Qual foi a situação limite que o levou a procurar 
ajuda médica? Foi minha filha. O medo de atrapalhar 
a vida dela por causa da doença. A situação mudou quando
 a levei para o parque pela primeira vez. Ela era ainda um bebê. 
Lá, percebi que ela tinha um pouquinho de sangue na perna. 

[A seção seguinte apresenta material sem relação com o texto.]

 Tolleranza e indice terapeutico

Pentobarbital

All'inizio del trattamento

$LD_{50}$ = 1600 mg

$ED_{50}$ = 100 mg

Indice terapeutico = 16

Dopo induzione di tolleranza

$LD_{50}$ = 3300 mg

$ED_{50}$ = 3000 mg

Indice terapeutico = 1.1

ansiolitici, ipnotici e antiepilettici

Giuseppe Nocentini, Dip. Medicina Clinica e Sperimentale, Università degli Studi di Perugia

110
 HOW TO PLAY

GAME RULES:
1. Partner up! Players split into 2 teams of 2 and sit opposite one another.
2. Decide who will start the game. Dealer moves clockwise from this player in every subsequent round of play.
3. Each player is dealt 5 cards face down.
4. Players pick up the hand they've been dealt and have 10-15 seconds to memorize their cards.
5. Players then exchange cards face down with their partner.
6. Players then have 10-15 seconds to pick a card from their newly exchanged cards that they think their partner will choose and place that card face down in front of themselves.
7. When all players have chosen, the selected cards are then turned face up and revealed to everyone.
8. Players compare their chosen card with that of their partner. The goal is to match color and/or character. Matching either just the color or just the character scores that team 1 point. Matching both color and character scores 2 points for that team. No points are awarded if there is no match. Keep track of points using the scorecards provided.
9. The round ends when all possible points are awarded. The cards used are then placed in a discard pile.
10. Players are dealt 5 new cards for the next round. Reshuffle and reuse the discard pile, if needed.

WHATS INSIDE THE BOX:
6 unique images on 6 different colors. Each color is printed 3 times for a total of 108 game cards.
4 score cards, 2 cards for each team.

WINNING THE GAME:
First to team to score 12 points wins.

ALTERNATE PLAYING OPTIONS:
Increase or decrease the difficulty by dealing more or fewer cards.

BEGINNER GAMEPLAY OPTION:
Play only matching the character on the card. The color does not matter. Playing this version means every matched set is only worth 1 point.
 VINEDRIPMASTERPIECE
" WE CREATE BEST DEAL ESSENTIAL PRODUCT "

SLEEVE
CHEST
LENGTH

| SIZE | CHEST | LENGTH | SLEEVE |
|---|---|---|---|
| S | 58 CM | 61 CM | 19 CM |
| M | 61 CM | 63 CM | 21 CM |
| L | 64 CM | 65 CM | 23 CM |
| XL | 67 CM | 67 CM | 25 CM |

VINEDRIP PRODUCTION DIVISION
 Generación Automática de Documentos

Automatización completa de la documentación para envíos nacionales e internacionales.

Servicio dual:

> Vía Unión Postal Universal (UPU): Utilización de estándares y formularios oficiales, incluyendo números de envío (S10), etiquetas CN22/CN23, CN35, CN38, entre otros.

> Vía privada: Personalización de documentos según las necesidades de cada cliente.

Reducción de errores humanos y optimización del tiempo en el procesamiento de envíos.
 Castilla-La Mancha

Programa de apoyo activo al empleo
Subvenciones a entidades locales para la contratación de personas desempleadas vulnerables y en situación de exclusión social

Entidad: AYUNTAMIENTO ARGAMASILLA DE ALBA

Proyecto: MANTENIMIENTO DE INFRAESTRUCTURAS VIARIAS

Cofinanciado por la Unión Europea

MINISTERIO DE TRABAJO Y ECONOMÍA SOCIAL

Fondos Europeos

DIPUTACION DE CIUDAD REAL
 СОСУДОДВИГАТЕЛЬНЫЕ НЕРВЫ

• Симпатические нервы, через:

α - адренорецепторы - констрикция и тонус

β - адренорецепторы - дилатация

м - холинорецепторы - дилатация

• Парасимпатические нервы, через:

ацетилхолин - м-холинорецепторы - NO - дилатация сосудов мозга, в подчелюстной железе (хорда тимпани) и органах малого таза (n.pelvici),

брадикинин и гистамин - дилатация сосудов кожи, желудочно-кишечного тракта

O sangue provavelmente era meu. Eu tinha machucado meu
 dedo. Mas fiquei aterrorizado com a hipótese de ser sangue
 contaminado de um estranho. Eu a coloquei e tirei do balanço 
mais de uma dezena de vezes para me certificar de que não 
havia sangue no brinquedo. Voltei ao local durante a noite, 
uma lanterna, para fazer outra busca. Ali percebi o quanto 
a rotina dela poderia virar um inferno no futuro. Marquei
 uma consulta na manhã seguinte.
É natural o portador de TOC demorar a procurar 
ajuda médica, já que sintomas da doença podem 
ser confundidos com outros problemas, como crises 
se ansiedade ou medo exagerado. O senhor tem algo 
a dizer para ajudar no diagnóstico? As pessoas levam,
 em média, dez anos para procurar ajuda médica por causa
 dessa confusão. Mas a diferença entre o que é ou não saudável
 é muito clara. Falta conhecimento e espero que meu livro 
sirva para isso. O pano de fundo para o TOC é um medo irreal 
em relação a uma situação ou objeto real. Gosto de explicar 
a doença por meio do exemplo das pessoas que têm medo 
de viajar de avião. O medo não patológico se esvai ou 
diminui quando seu amigo lhe diz que o risco de a aeronave
cair é mínimo. Para quem tem TOC, essa informação é 
absolutamente indiferente. O doente foca em um dado apenas: 
o de existir o risco de o avião cair. O portador de TOC acredita
 piamente no improvável. Ele tem certeza de que é a pessoa,
 entre bilhões de outras, que não vai se encaixar nas estatísticas.
 Ou seja, o avião, para ela, cairá.
Como é lidar com a doença hoje? Continuo tendo os 
mesmos tipos de pensamentos, diariamente. Se for apertar
 a mão de alguém, sempre penso se posso me infectar. 
A diferença é que agora eu aperto a mão. Os pensamentos
 vêm e vão. Mas agora consigo espantá-los.